Volviendo al relato de mi viaje, tardé cinco o seis días caminando a lo largo de la playa en derechura al lugar donde antes había anclado la canoa. Desde allí descubrí la colina que me había servido de observatorio, trepando a ella. Cuál no sería mi sorpresa al ver el mar sin ninguna corriente y en completa calma. Me devanaba los sesos para comprender las causas de aquel cambio, decidido a observar el mar durante algún tiempo, pues sospechaba que la corriente de que he hablado tenía como única causa el reflujo de la marea.

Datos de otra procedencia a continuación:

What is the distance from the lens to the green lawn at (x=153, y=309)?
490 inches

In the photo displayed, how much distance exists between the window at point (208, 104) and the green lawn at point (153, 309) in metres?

Pero no tardé mucho en enterarme de tan extraña mudanza, pues vi que el reflujo de la marea, que partía del oeste y se unía al curso de algún río, era el que provocaba dicha corriente, y que, según la mayor o menor violencia de los vientos del norte y del oeste, la corriente llegaba hasta la isla o se perdía en el mar a menor distancia. Por la tarde volví a observar la corriente, igual que la había visto antes, pero con la diferencia de que no se encaminaba directo, a la isla, sino que se alejaba de ella aproximadamente media milla.

De dichas observaciones inferí con claridad que, tomando en cuenta el tiempo del flujo y del reflujo de las aguas, me sería fácil llevar la canoa hasta mi pequeña bahía. Pero el recuerdo de los recientes peligros que había pasado me causo tanto miedo, que jamás me atreví a poner en ejecución tal proyecto, prefiriendo por ello adoptar otro plan: el de construir una nueva canoa, de modo que hubiera tenido una para cada lado de la isla.

Con esto, llego al punto en que mi vida emprendió un rumbo completamente distinto al que hasta entonces había seguido.